Co do wysokości roszczenia, powódka również nie wykazała, że utracony przez nią dodatek wynosiłby 9.529,20 zł. Z § 5 pkt 1 przytaczanego przez powódkę rozporządzenia Ministra Edukacji Narodowej i Sportu w sprawie wysokości minimalnych stawek wynagrodzenia zasadniczego nauczycieli, ogólnych warunków przyznawania dodatków do wynagrodzenia zasadniczego oraz wynagradzania za pracę w dniu wolnym od pracy z dnia 31 stycznia 2005 r. (t.j. Dz.U. z 2014 r. poz. 416) wynika jedynie, że do uzyskania dodatku funkcyjnego uprawnieni są nauczyciele, którym powierzono stanowisko dyrektora szkoły. Wbrew twierdzeniom powódki nie określa ono wysokości takiego dodatku. Zgodnie bowiem z art. 30 ust. 6 pkt 1 ustawy - Karta Nauczyciela z dnia 26 stycznia 1982 r. (t.j. Dz.U. z 2018 r. poz. 967) organ prowadzący szkołę będący jednostką samorządu terytorialnego, uwzględniając przewidywaną strukturę zatrudnienia, określa dla nauczycieli poszczególnych stopni awansu zawodowego, w drodze regulaminu wysokość stawek dodatków, o których mowa w ust. 1 pkt 2 oraz szczegółowe warunki przyznawania tych dodatków, z zastrzeżeniem art. 33 i 34. W art. 30 ust. 1 pkt. 2 w/w ustawy został uregulowany dodatek funkcyjny. Powódka winna zatem przedstawić Regulamin Szkoły, w którym uregulowana została kwestia dodatku funkcyjnego, czego w toku procesu nie uczyniła.

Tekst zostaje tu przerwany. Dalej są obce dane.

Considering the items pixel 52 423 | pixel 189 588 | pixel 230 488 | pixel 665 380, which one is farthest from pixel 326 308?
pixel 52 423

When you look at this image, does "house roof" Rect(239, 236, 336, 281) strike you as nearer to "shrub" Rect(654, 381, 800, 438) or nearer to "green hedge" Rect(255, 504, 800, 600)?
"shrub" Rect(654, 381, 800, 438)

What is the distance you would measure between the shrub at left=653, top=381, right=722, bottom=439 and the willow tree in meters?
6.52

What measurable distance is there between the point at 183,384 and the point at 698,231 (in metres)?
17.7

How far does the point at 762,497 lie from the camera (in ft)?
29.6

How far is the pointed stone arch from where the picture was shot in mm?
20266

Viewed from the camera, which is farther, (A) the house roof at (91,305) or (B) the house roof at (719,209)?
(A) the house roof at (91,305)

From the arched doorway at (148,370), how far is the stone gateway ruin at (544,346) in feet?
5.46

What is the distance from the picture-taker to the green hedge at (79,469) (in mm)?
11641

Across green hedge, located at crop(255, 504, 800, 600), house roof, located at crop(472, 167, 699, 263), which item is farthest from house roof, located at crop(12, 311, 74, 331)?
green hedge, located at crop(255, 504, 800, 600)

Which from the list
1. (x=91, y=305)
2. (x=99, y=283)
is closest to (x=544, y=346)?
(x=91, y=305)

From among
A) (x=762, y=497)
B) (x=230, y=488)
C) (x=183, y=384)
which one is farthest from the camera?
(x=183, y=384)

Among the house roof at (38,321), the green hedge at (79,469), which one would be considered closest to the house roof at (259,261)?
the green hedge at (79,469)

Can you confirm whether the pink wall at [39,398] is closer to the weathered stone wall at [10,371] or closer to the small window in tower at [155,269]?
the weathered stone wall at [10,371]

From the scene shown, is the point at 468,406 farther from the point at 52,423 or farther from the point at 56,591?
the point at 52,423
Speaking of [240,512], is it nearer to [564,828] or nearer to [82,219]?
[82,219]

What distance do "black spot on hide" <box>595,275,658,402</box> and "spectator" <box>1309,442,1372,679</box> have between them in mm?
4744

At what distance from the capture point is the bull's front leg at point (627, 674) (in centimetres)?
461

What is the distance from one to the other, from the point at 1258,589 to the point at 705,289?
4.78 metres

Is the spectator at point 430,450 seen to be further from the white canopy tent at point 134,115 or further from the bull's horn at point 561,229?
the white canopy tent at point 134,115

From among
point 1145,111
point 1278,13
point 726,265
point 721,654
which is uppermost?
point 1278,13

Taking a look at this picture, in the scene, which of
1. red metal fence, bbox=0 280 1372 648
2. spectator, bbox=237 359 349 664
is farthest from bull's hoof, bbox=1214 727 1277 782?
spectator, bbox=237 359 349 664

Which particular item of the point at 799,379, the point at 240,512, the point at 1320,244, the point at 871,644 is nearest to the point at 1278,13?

Powódka nie udowodniła również wysokości roszczenia z tytułu różnicy w zarobkach jakie powódka otrzymałaby, gdyby pozwany wydał niezwłocznie decyzję administracyjną w sprawie stopnia awansu zawodowego powódki na nauczyciela mianowanego. Na wysokość otrzymywanego przez powódkę wynagrodzenia składają się różne elementy składowe, powódka ich nie wyszczególniła, co uniemożliwiało Sądowi weryfikację wysokości zgłoszonego roszczenia i sposobu jego wyliczenia, nie został również przedstawiony na tę okoliczność żaden dokument, chociażby dokument księgowy odzwierciedlający wysokość zarobków powódki przed uzyskaniem dodatku i po jego uzyskaniu.

Niezasadne było również roszczenie o zapłatę zadośćuczynienia. Przede wszystkim nie zostało wskazane konkretne dobro osobiste zgodnie z art. 445 k.c. w zw. z art. 23 k.c., które miałoby zostać naruszone przez działania organu administracji publicznej. W tym zakresie powódka podnosiła, że została poniżona, czuła się gorsza od innych nauczycieli w jej wieku, którzy uzyskali już awans na nauczyciela mianowanego oraz że przedłużanie się postępowania administracyjnego spowodowało u niej duży stres. Żadna z tych okoliczności nie stanowiła jednak naruszenia dóbr osobistych, które zasługiwałyby na ochronę. Prawo do rozpoznania sprawy bez nieuzasadnionej zwłoki nie jest dobrem osobistym (por. wyrok SN z 6.05.2010 r. II CSK 640/09). W szczególności nie zostało udowodnione by w wyniku działań pozwanej doszło do rozstroju zdrowia u powódki. Nie została zatem wykazana szkoda na osobie. W ocenie Sądu Rejonowego powódka nie wykazała również związku przyczynowego między podnoszoną przez nią krzywdą a zdarzeniem sprawczym.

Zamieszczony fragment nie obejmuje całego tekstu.